Stop raining continuously on my parade, Taiwan! First it literally rains, then it's bitter cold (okay, mid-fifties) and damp and gale-force winds--which are both very cold and hard to bike against--and my movie's sold out of the first time in like the history of the country and I'm miserably sick and we tried again today to go to the movie and it was sold out again and dubbed into Chinese so we couldn't even go to the next showing. We tried to go buy sandwiches at Casa Minierva, but it was closed. Then we tried the new restaurant next to it and it looked great--except everything was at least 500 dollars (NT), which would have been acceptable if we had more than a couple hundred on us total. We then contemplated out food options since a) food street is still closed for the freakin' New Year (which was Thursday) , b) sandwiches were out, c) we couldn't make much at home; also, we have no bread which has been sold out since New Year's, and d) the only things open were McDonalds and KFC, neither of which appealed, but we had to eat somewhere, so McDonalds won out on the basis of its heat and menu diversity.

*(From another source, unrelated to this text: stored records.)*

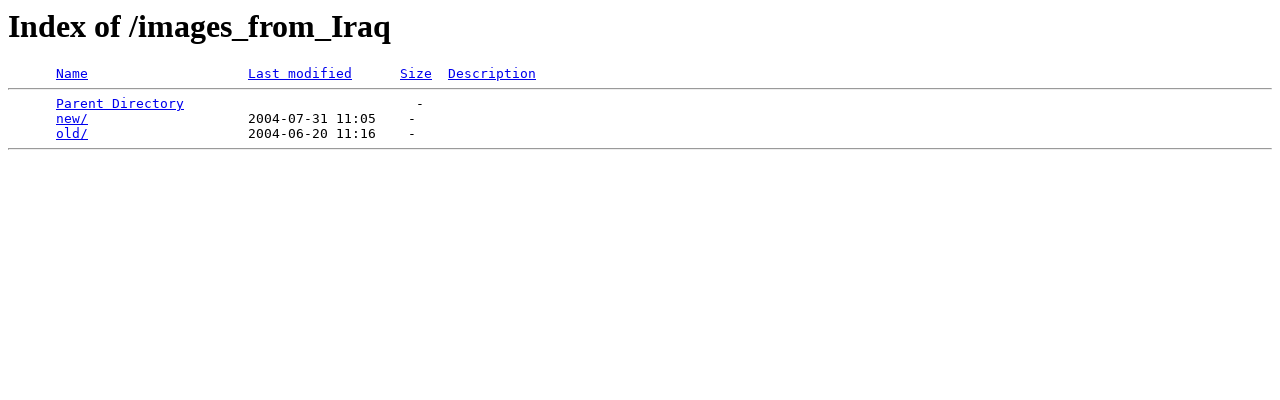

--- FILE ---
content_type: text/html;charset=ISO-8859-1
request_url: http://www.ohalloranweb.com/images_from_Iraq/
body_size: 304
content:
<!DOCTYPE HTML PUBLIC "-//W3C//DTD HTML 3.2 Final//EN">
<html>
 <head>
  <title>Index of /images_from_Iraq</title>
 </head>
 <body>
<h1>Index of /images_from_Iraq</h1>
<pre>      <a href="?C=N;O=D">Name</a>                    <a href="?C=M;O=A">Last modified</a>      <a href="?C=S;O=A">Size</a>  <a href="?C=D;O=A">Description</a><hr>      <a href="/">Parent Directory</a>                             -   
      <a href="new/">new/</a>                    2004-07-31 11:05    -   
      <a href="old/">old/</a>                    2004-06-20 11:16    -   
<hr></pre>
</body></html>
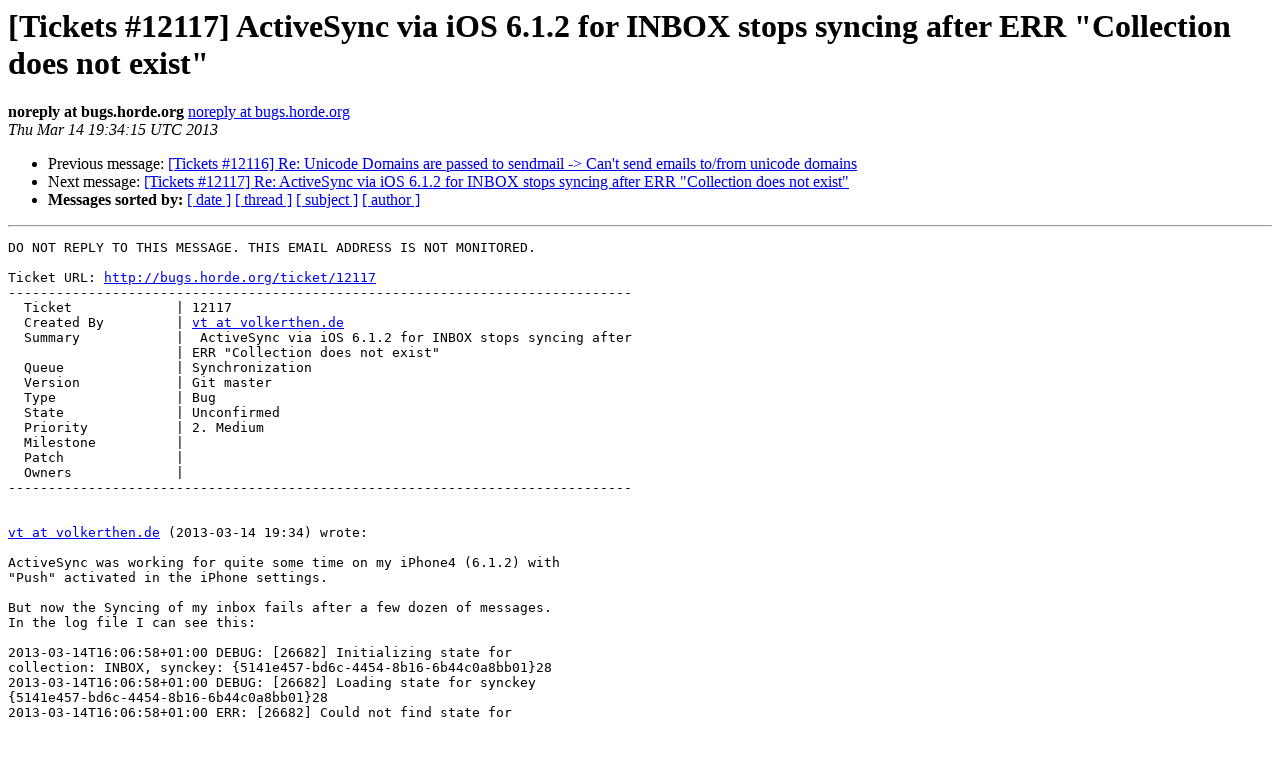

--- FILE ---
content_type: text/html
request_url: https://lists.horde.org/archives/bugs/Week-of-Mon-20130311/067145.html
body_size: 1900
content:
<!DOCTYPE HTML PUBLIC "-//W3C//DTD HTML 4.01 Transitional//EN">
<HTML>
 <HEAD>
   <TITLE> [Tickets #12117]  ActiveSync via iOS 6.1.2 for INBOX stops syncing after ERR &quot;Collection does not exist&quot;
   </TITLE>
   <LINK REL="Index" HREF="index.html" >
   <LINK REL="made" HREF="mailto:bugs%40lists.horde.org?Subject=Re%3A%20%5BTickets%20%2312117%5D%20%20ActiveSync%20via%20iOS%206.1.2%20for%20INBOX%20stops%20syncing%0A%20after%20ERR%20%22Collection%20does%20not%20exist%22&In-Reply-To=%3Cwhups-12117-40da5920f32557c0a3e3eec1fb8a2e62%40bugs.horde.org%3E">
   <META NAME="robots" CONTENT="index,nofollow">
   <style type="text/css">
       pre {
           white-space: pre-wrap;       /* css-2.1, curent FF, Opera, Safari */
           }
   </style>
   <META http-equiv="Content-Type" content="text/html; charset=us-ascii">
   <LINK REL="Previous"  HREF="067164.html">
   <LINK REL="Next"  HREF="067154.html">
 </HEAD>
 <BODY BGCOLOR="#ffffff">
   <H1>[Tickets #12117]  ActiveSync via iOS 6.1.2 for INBOX stops syncing after ERR &quot;Collection does not exist&quot;</H1>
    <B>noreply at bugs.horde.org</B> 
    <A HREF="mailto:bugs%40lists.horde.org?Subject=Re%3A%20%5BTickets%20%2312117%5D%20%20ActiveSync%20via%20iOS%206.1.2%20for%20INBOX%20stops%20syncing%0A%20after%20ERR%20%22Collection%20does%20not%20exist%22&In-Reply-To=%3Cwhups-12117-40da5920f32557c0a3e3eec1fb8a2e62%40bugs.horde.org%3E"
       TITLE="[Tickets #12117]  ActiveSync via iOS 6.1.2 for INBOX stops syncing after ERR &quot;Collection does not exist&quot;">noreply at bugs.horde.org
       </A><BR>
    <I>Thu Mar 14 19:34:15 UTC 2013</I>
    <P><UL>
        <LI>Previous message: <A HREF="067164.html">[Tickets #12116] Re: Unicode Domains are passed to sendmail -&gt; Can't send emails to/from unicode domains
</A></li>
        <LI>Next message: <A HREF="067154.html">[Tickets #12117] Re:  ActiveSync via iOS 6.1.2 for INBOX stops syncing after ERR &quot;Collection does not exist&quot;
</A></li>
         <LI> <B>Messages sorted by:</B> 
              <a href="date.html#67145">[ date ]</a>
              <a href="thread.html#67145">[ thread ]</a>
              <a href="subject.html#67145">[ subject ]</a>
              <a href="author.html#67145">[ author ]</a>
         </LI>
       </UL>
    <HR>  
<!--beginarticle-->
<PRE>DO NOT REPLY TO THIS MESSAGE. THIS EMAIL ADDRESS IS NOT MONITORED.

Ticket URL: <A HREF="http://bugs.horde.org/ticket/12117">http://bugs.horde.org/ticket/12117</A>
------------------------------------------------------------------------------
  Ticket             | 12117
  Created By         | <A HREF="http://lists.horde.org/mailman/listinfo/bugs">vt at volkerthen.de</A>
  Summary            |  ActiveSync via iOS 6.1.2 for INBOX stops syncing after
                     | ERR &quot;Collection does not exist&quot;
  Queue              | Synchronization
  Version            | Git master
  Type               | Bug
  State              | Unconfirmed
  Priority           | 2. Medium
  Milestone          |
  Patch              |
  Owners             |
------------------------------------------------------------------------------


<A HREF="http://lists.horde.org/mailman/listinfo/bugs">vt at volkerthen.de</A> (2013-03-14 19:34) wrote:

ActiveSync was working for quite some time on my iPhone4 (6.1.2) with  
&quot;Push&quot; activated in the iPhone settings.

But now the Syncing of my inbox fails after a few dozen of messages.  
In the log file I can see this:

2013-03-14T16:06:58+01:00 DEBUG: [26682] Initializing state for  
collection: INBOX, synckey: {5141e457-bd6c-4454-8b16-6b44c0a8bb01}28
2013-03-14T16:06:58+01:00 DEBUG: [26682] Loading state for synckey  
{5141e457-bd6c-4454-8b16-6b44c0a8bb01}28
2013-03-14T16:06:58+01:00 ERR: [26682] Could not find state for  
synckey {5141e457-bd6c-4454-8b16-6b44c0a8bb01}28.
2013-03-14T16:06:58+01:00 ERR: [26682] State gone, PING terminating  
and forcing a SYNC:
2013-03-14T16:06:58+01:00 DEBUG: [26682] Changes available!

and a few seconds later this:

2013-03-14T16:07:10+01:00 DEBUG: [28973] Found 1 message changes in INBOX.
2013-03-14T16:07:10+01:00 DEBUG: [28973] Checking for PIM initiated changes.
2013-03-14T16:07:10+01:00 ERR: Collection does not exist.

and after this, no more email messages get synced.

In the first place I suspected the jailbroken device doing something  
to the syncing operations. Then I reset the phone to factory defaults  
and tried again, same result.

Contacts, calendar and tasks are still working with &quot;Push&quot; activated.

I'm using Debian 7.0 (wheezy) and the most recent Horde version (incl.  
ActiveSync 2.3.2)

Let me know, if you need the complete sync log.



</PRE>









<!--endarticle-->
    <HR>
    <P><UL>
        <!--threads-->
	<LI>Previous message: <A HREF="067164.html">[Tickets #12116] Re: Unicode Domains are passed to sendmail -&gt; Can't send emails to/from unicode domains
</A></li>
	<LI>Next message: <A HREF="067154.html">[Tickets #12117] Re:  ActiveSync via iOS 6.1.2 for INBOX stops syncing after ERR &quot;Collection does not exist&quot;
</A></li>
         <LI> <B>Messages sorted by:</B> 
              <a href="date.html#67145">[ date ]</a>
              <a href="thread.html#67145">[ thread ]</a>
              <a href="subject.html#67145">[ subject ]</a>
              <a href="author.html#67145">[ author ]</a>
         </LI>
       </UL>

<hr>
<a href="http://lists.horde.org/mailman/listinfo/bugs">More information about the bugs
mailing list</a><br>
</body></html>
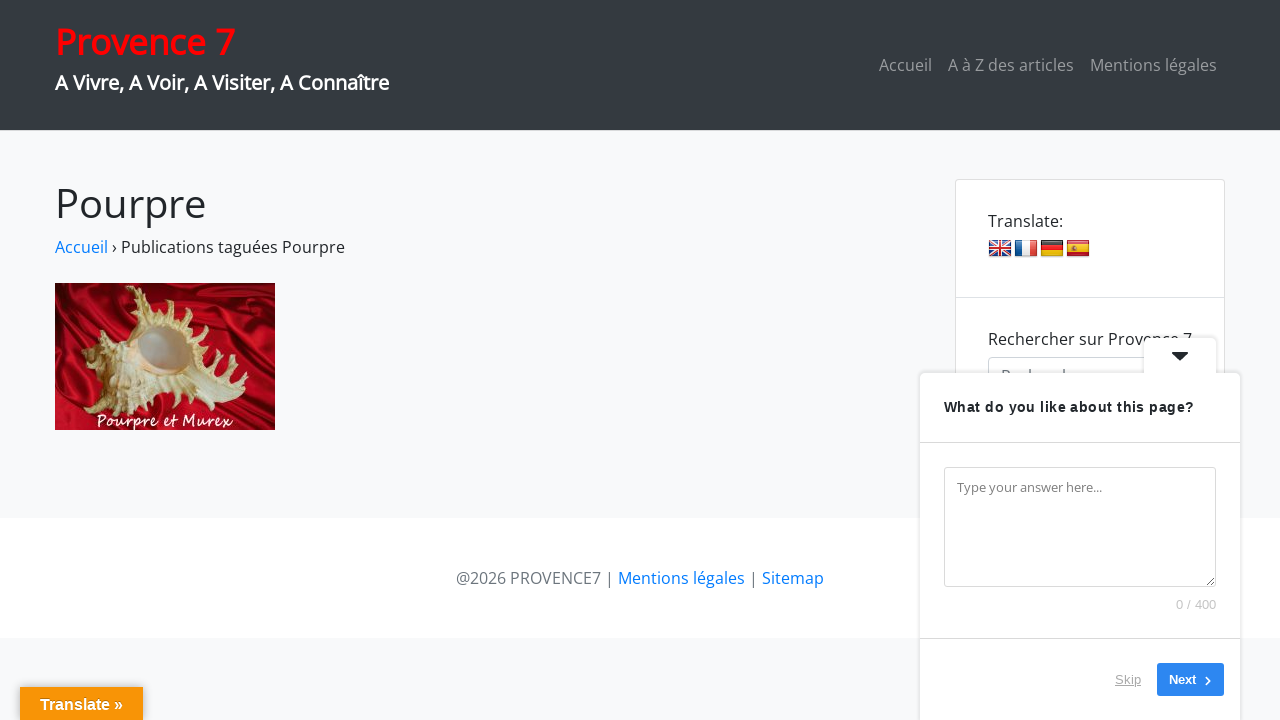

--- FILE ---
content_type: text/css
request_url: https://www.provence7.com/wp-content/plugins/codecanyon-147559-pbk-mega-menu-for-wordpress/css/pbk-mega-menu-gray.css?ver=1.0
body_size: 2108
content:
ul#pbk-mega-menu {
	background-color: #DDDDDD;
	position: relative;
	margin: 0;
	padding: 0;
	/*CSS3 styles below add enhanced gradient styling to the menu */
	-webkit-box-shadow: inset 0 -15px 15px #888888, inset 0 20px 15px #FFFFFF;
	-moz-box-shadow: inset 0 -15px 15px #888888, inset 0 20px 15px #FFFFFF;
	box-shadow: inset 0 -15px 15px #888888, inset 0 20px 15px #FFFFFF;
}

ul#pbk-mega-menu > li {
	float: left;
	list-style-type: none;
	z-index: 50;
}

#pbk-mega-menu > li > a {
	display: block;
	text-decoration: none;
	padding: 9px 25px 7px;
	font-size: 1.2em;
	color: #333333;
	height: inherit;
}


#pbk-mega-menu li:hover div {
	left: 0;
}

#pbk-mega-menu > li:hover > a {
	background: #EEEEEE url(images/hover_triangle.png) no-repeat 50% bottom;
	color: #000000;
}

div.drop {
	position: absolute;
	background-color: #FFFFFF;
	left: -9999px;
	padding: 20px 0;
	z-index: 500;
	-webkit-box-shadow: 0 5px 5px rgba(0,0,0);
	-webkit-box-shadow: 0 5px 5px rgba(0,0,0,.35);
	-moz-box-shadow: 0 5px 5px rgba(0,0,0);
	-moz-box-shadow: 0 5px 5px rgba(0,0,0,.35);
	box-shadow: 0 5px 5px rgba(0,0,0);
	box-shadow: 0 5px 5px rgba(0,0,0,.35);
	border: 1px solid #DDDDDD;
	border-top: none;
	width: 99.8%;
}

span.drop-content {
	overflow: hidden;
	display: block;
	padding: 0 20px;
}

span.drop-content .gallery-item {
	float: left;
	margin: 5px;
}

.clear {
	clear: both;
}


/* ========== Short Code Default Styling =========== */

h3.pbk-col-title {
	font-size: 1.3em;
	font-weight: bold;
}

/* Halves */

div.half {
	float: left;
	width: 45%;
	padding: 1%;
	margin-right: 3%;
	margin-bottom: 10px;
}

/* Thirds */

div.one-third {
	display: block;
	float: left;
	width: 29%;
	height: inherit;
	margin-right: 3%;
	padding: 1%;
}

div.two-thirds {
	float: left;
	width: 63%;
	padding: 1%;
	height: inherit;
	margin-bottom: 10px;
}

/* Quarters */

div.one-quarter {
	float: left;
	width: 21%;
	margin-right: 3%;
	padding: 1%;
	margin-bottom: 20px;
}

div.divider-line {
	display: block;
	clear: both;
	height: 1px;
	width: inherit;
	background-color: #DDDDDD;
	margin: 20px 0;
}

.leftalign {
	float: left;
	margin: 0 20px 20px 0;
}

.rightalign {
	float: right;
	margin: 0 0 10px 20px;
}

div.last {
	margin-right: 0;
}

--- FILE ---
content_type: text/javascript
request_url: https://www.provence7.com/wp-content/plugins/codecanyon-147559-pbk-mega-menu-for-wordpress/js/pbk-custom.js?ver=1.0
body_size: 144
content:
jQuery(document).ready(function(){

  jQuery("div.drop").css({'display' : 'none'});

  jQuery("ul#pbk-mega-menu > li").hover(function(){
     jQuery('div', this).stop(true,true).fadeIn();
  }, function() {
	jQuery('div', this).stop(true,true).fadeOut();
 });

Before we could eat, we had to go to the train station to pick up our tickets for Tainan, which had been successfully ordered online the night before. The first clerk, apparently freaked out by our foreignness (and presumed no Chinese abilities) kicked us right quick over to information, which was okay because I wasn't sure if you picked up the tickets at a special window or something. The information lady passed us onto the Deputy Station Manager, who said we could pick up our tickets at any window. So we got back in line and picked a new teller, who was baffled by our request, despite having Paul's ARC card (the tickets are reserved under your ARC or passport number, not by name) and my repeated statements in Chinese that we had already ordered our tickets online and we were trying to pick them up. (Note: Paul was not impressed with this teller, considering him to be possibly new and grumpy.) He passed us over to teller #4, who was being surpervised by our friend the Deputy Station Manager. He at least did not seem baffled by request, although it took him a minute to figure things out on the computer. (He seemed very pleased when he realized we had two sets of tickets because they were round-trip tickets.) Once that was clear, everything moved along quickly, although we had to pay by debit card, which we had not planned on, because the tickets were NT$1100. (They don't tell you the price when you reserve the tickets.)
Anyways, that's enough of the grumbles from me. I feel better now. I am excited to go to Tainan on Monday and both Paul and I are enjoying our New Year's "gifts" (Devil May Cry 4 and the Sims 2 Seasons!), so life really is worth living (in case you were worried).
1 comment:
And... when you use your magic debit card, the Visa Fraud Squad calls us, because... gasp... the card was used in Taiwan!